7

I have a 2D list:

arr = [['Mohit', 'shini','Manoj','Mot'],
      ['Mohit', 'shini','Manoj'],
      ['Mohit', 'Vis', 'Nusrath']]

I want to find the most frequent element in the 2D list. In the above example, the most common string is 'Mohit'.

I know I can use brute force using two for loops and a dictionary to do this, but is there a more efficient way using numpy or any other library?

The nested lists could be of different lengths

Can someone also add the time of their methods? To find the fasted method.

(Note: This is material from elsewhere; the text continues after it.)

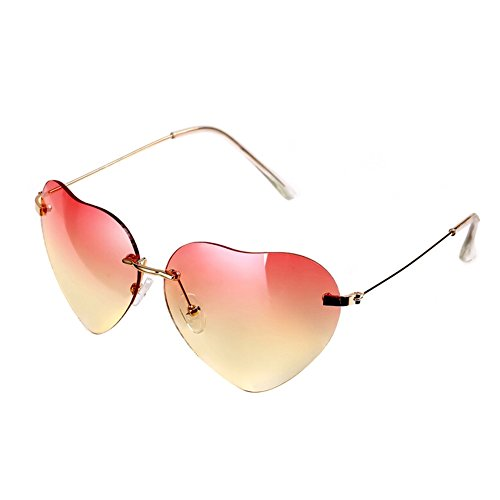 Fashion women heart shaped Style Metal Frame Sunglasses Eyewear,Red and - Glasses Express Polar Kid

Also the caveats at which it might not be very efficient.

Edit

These are the timings of different methods on my system:

#timegb
%%timeit
collections.Counter(chain.from_iterable(arr)).most_common(1)[0][0]
5.91 µs ± 115 ns per loop (mean ± std. dev. of 7 runs, 100000 loops each)

#Kevin Fang and Curious Mind
%%timeit
flat_list = [item for sublist in arr for item in sublist]
collections.Counter(flat_list).most_common(1)[0]
6.42 µs ± 501 ns per loop (mean ± std. dev. of 7 runs, 100000 loops each)

%%timeit
c = collections.Counter(item for sublist in arr for item in sublist).most_common(1)c[0][0]
6.79 µs ± 449 ns per loop (mean ± std. dev. of 7 runs, 100000 loops each)

#Mayank Porwal
def most_common(lst):
    return max(set(lst), key=lst.count)
%%timeit
ls = list(chain.from_iterable(arr))
most_common(ls)
2.33 µs ± 42.8 ns per loop (mean ± std. dev. of 7 runs, 100000 loops each)

#U9-Forward
%%timeit
l=[x for i in arr for x in i]
max(l,key=l.count)
2.6 µs ± 68.8 ns per loop (mean ± std. dev. of 7 runs, 100000 loops each)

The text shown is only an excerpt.